A word-for-word copy of the listing is required, and it must contain no pictures.
Start of Provided data
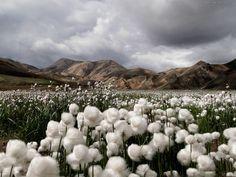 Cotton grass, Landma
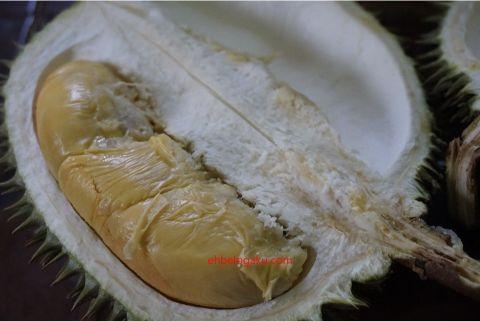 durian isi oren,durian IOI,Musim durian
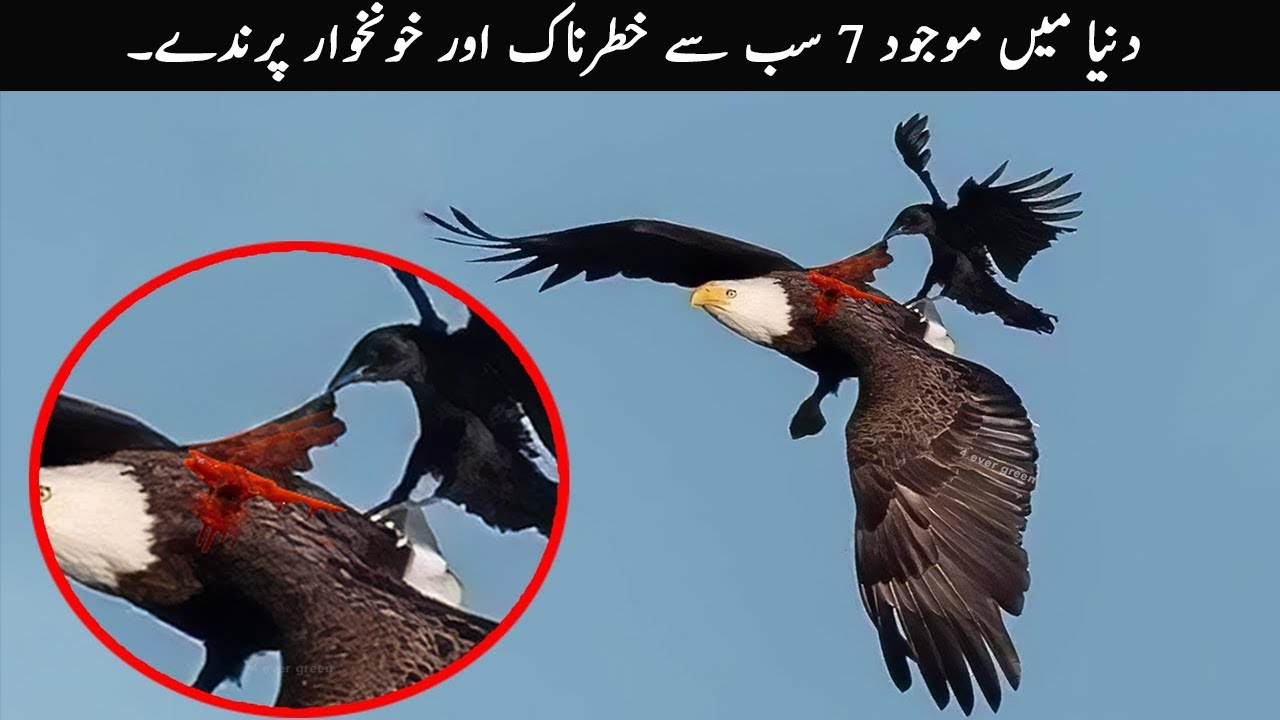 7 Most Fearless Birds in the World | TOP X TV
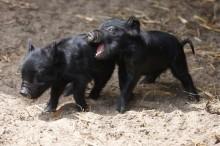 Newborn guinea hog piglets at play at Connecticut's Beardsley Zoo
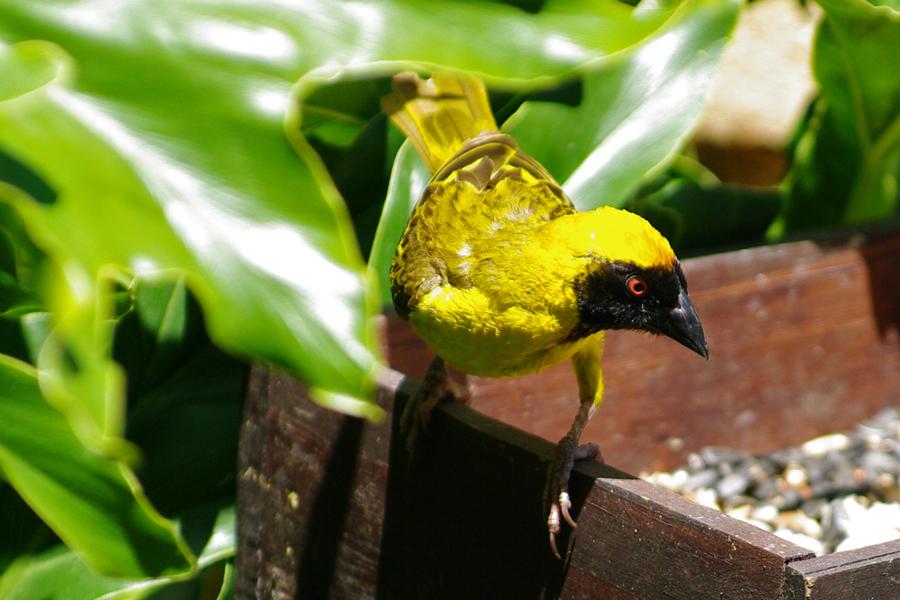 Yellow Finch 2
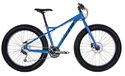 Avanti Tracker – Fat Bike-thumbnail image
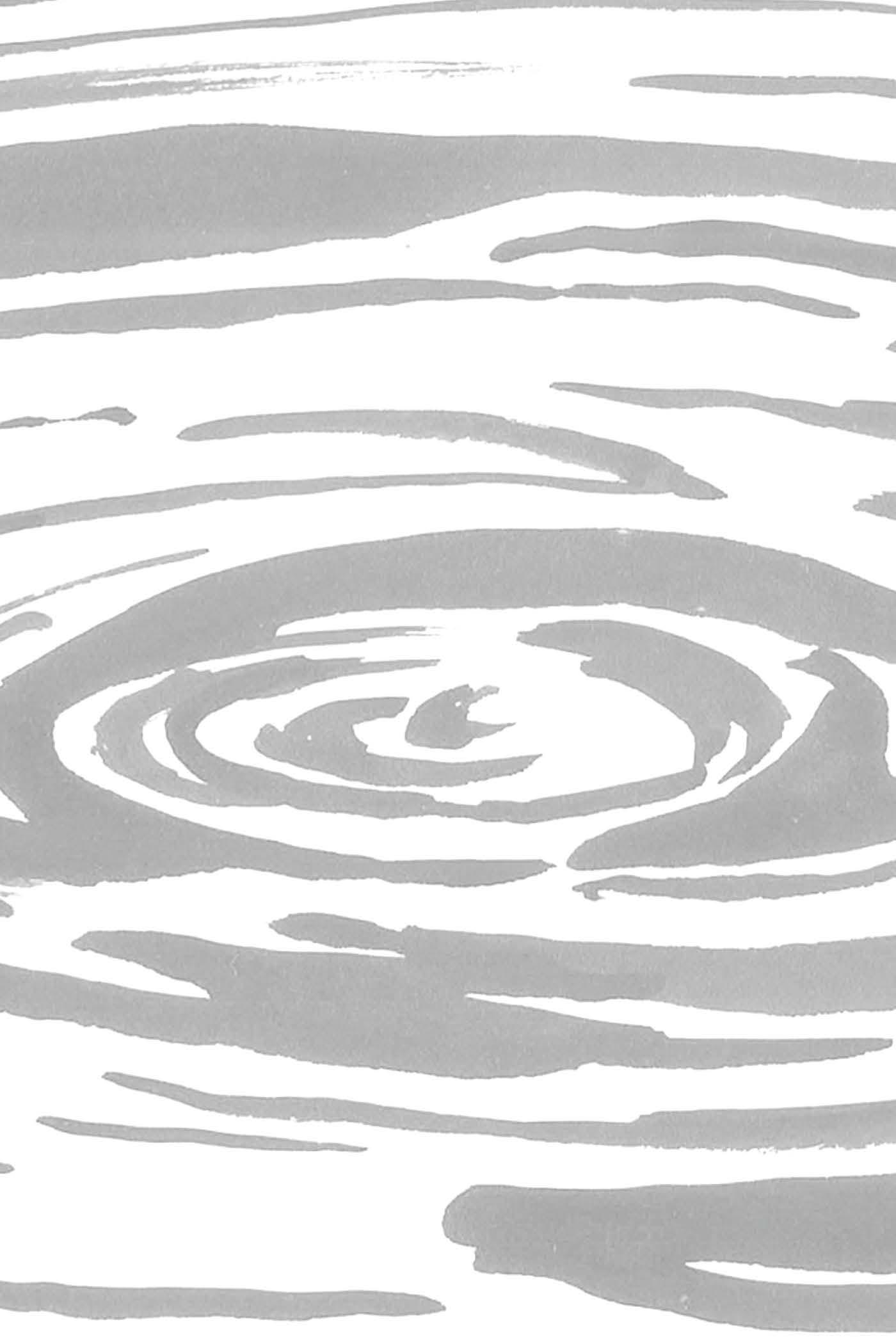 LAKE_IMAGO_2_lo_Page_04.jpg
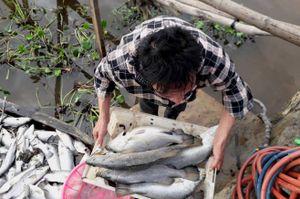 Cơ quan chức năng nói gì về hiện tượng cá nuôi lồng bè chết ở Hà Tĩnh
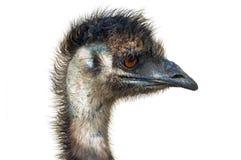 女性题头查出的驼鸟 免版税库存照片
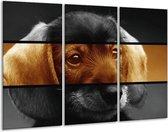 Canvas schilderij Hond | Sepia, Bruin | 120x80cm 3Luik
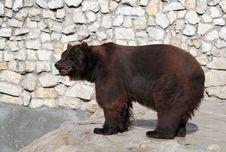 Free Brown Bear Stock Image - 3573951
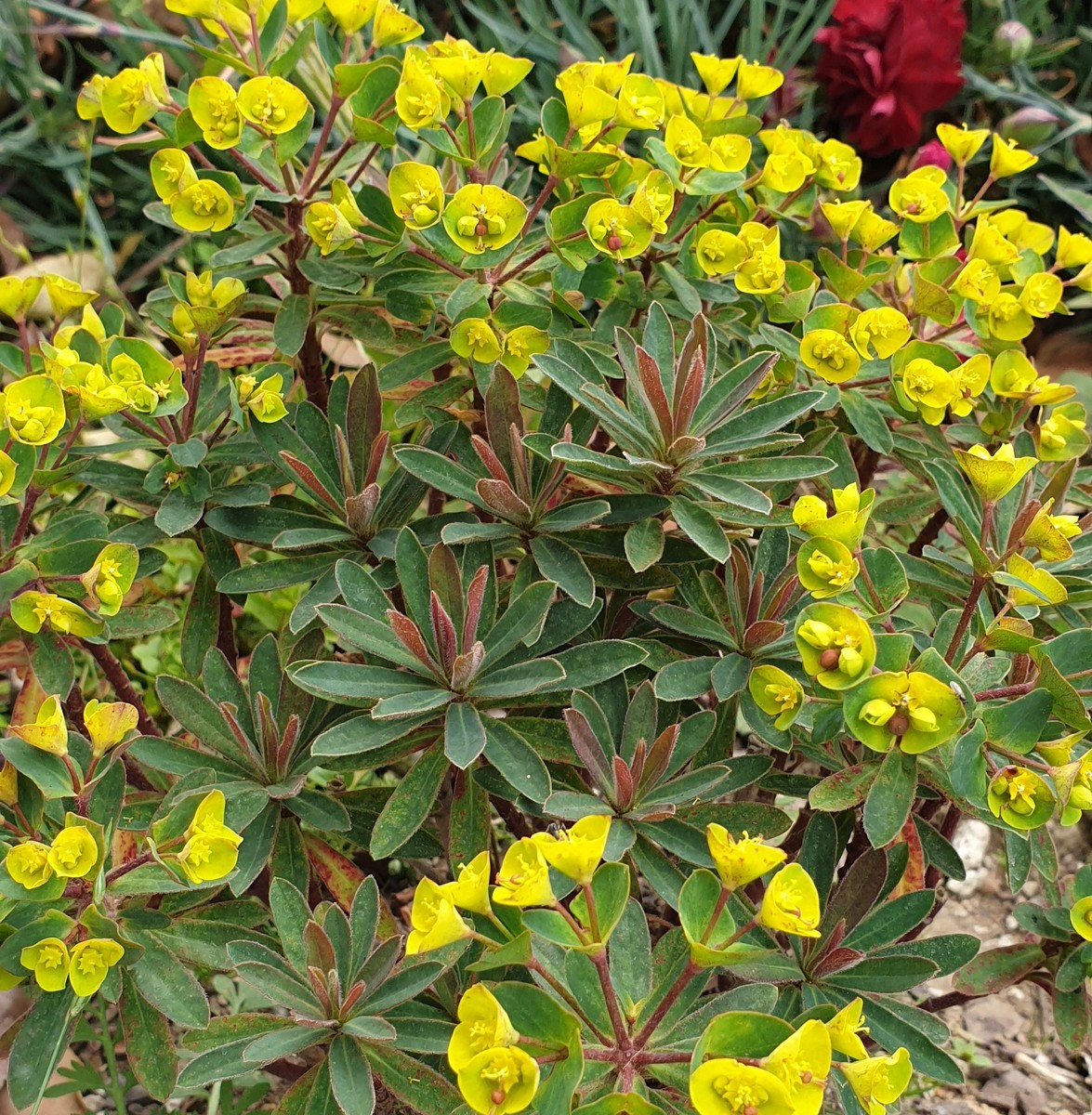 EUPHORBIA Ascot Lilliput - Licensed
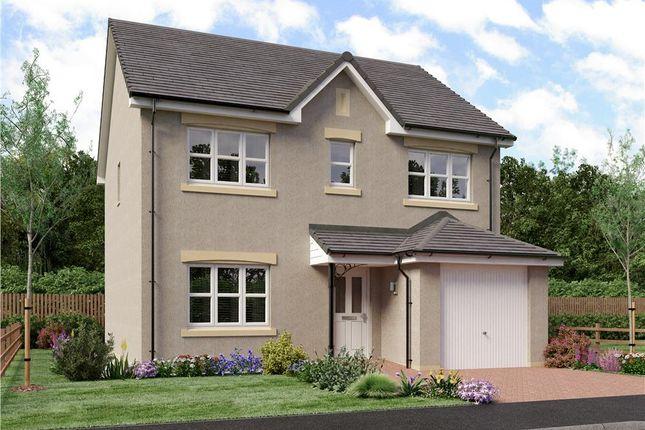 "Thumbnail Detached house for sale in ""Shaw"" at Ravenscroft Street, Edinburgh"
End of Provided data
> Exercise output
 Cotton grass, Landma
 durian isi oren,durian IOI,Musim durian
 7 Most Fearless Birds in the World | TOP X TV
 Newborn guinea hog piglets at play at Connecticut's Beardsley Zoo
 Yellow Finch 2
 Avanti Tracker – Fat Bike-thumbnail image
 LAKE_IMAGO_2_lo_Page_04.jpg
 Cơ quan chức năng nói gì về hiện tượng cá nuôi lồng bè chết ở Hà Tĩnh
 女性题头查出的驼鸟 免版税库存照片
 Canvas schilderij Hond | Sepia, Bruin | 120x80cm 3Luik
 Free Brown Bear Stock Image - 3573951
 EUPHORBIA Ascot Lilliput - Licensed
 "Thumbnail Detached house for sale in ""Shaw"" at Ravenscroft Street, Edinburgh"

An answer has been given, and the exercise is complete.